▶ INSTRUCTIONS TO FOLLOW
Please, starting at the line that contains "little snow person:This", reproduce every line exactly until the records run out, skipping all pictures.

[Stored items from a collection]
* * *

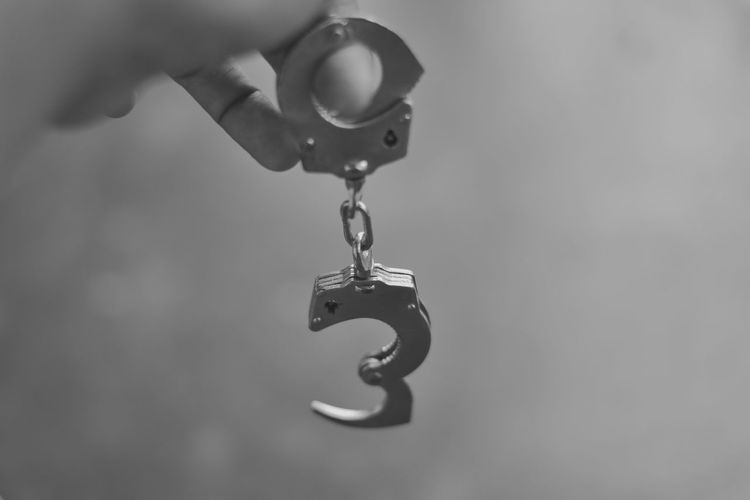 Close-up of hand holding chain hanging from metal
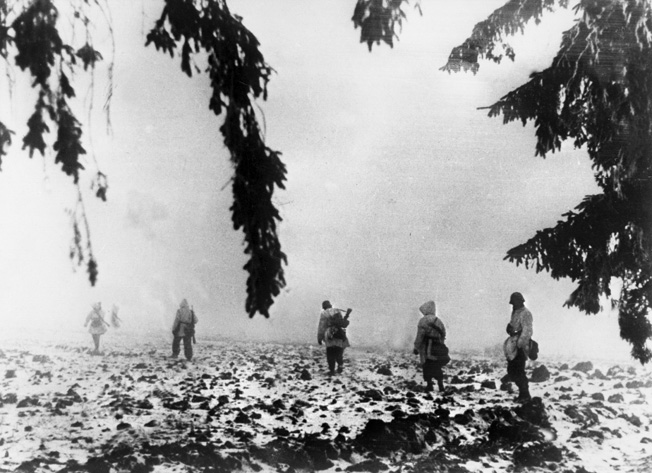 Wearing camouflage smocks, German infantry moves through the icy fog of a January morning in preparation for another counterattack.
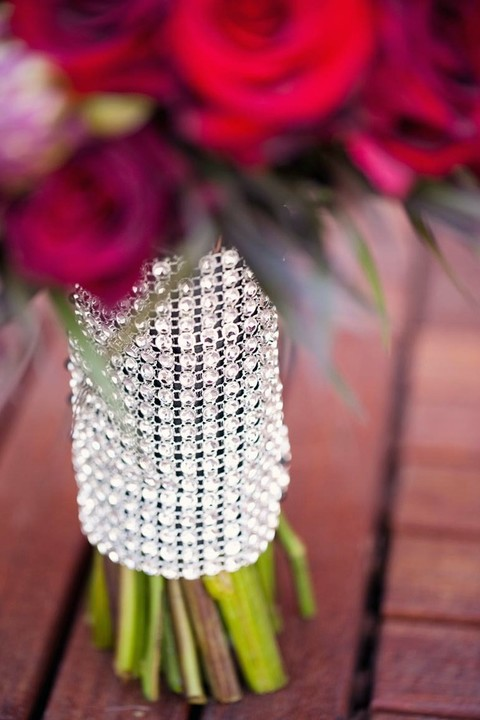 a fully embellished bouquet wrap is a very glam and chic idea for a modern bride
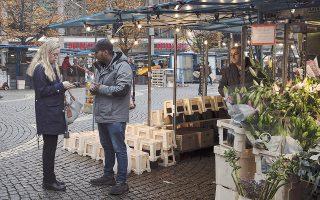 Μια Σουηδή αγοράζει με κάρτα άνθη σε ένα υπαίθριο κατάστημα λουλουδιών στη Στοκχόλμη. Στα επόμενα έξι χρόνια, ένας στους δύο καταστηματάρχες στη σκανδιναβική χώρα θα σταματήσει να δέχεται μετρητά.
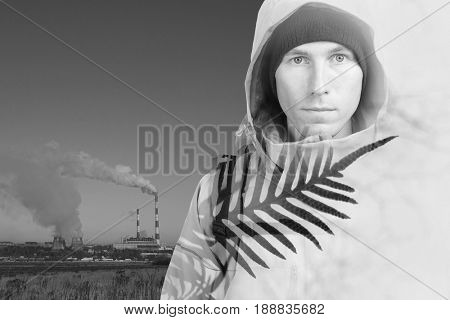 Face of young man hiker and steaming smokestacks. Double exposure effect photography.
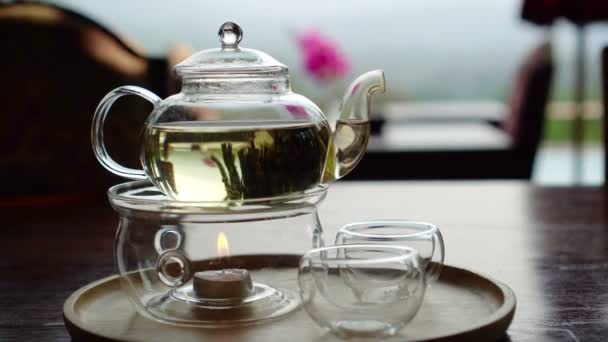 Beautiful flower tea serve in glass pot and cup video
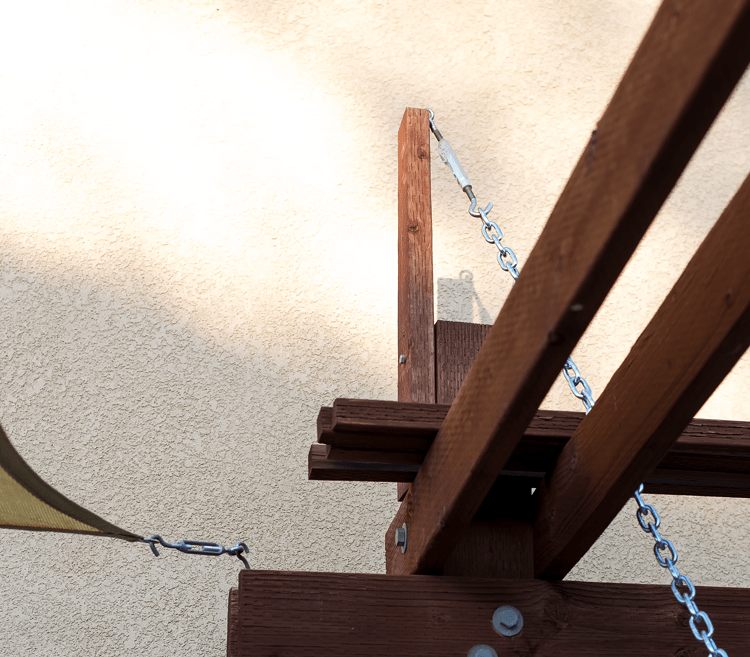 Adding hooks and chain to make an outdoor hanging bed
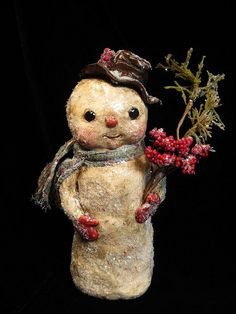 """Precious little snow person:This 8"""" tall snowman was sculpted from polymer clay over a foil armature. He was painted, then 'antiqued' and doused in german glass glitter."""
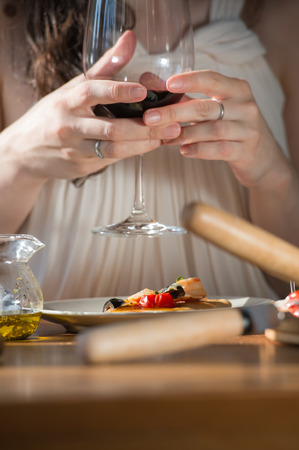 Beautiful young woman eating homemade pizza and drinking red wine at home Stock Photo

* * *

▶ WRITTEN RESPONSE
 """Precious little snow person:This 8"""" tall snowman was sculpted from polymer clay over a foil armature. He was painted, then 'antiqued' and doused in german glass glitter."""
 Beautiful young woman eating homemade pizza and drinking red wine at home Stock Photo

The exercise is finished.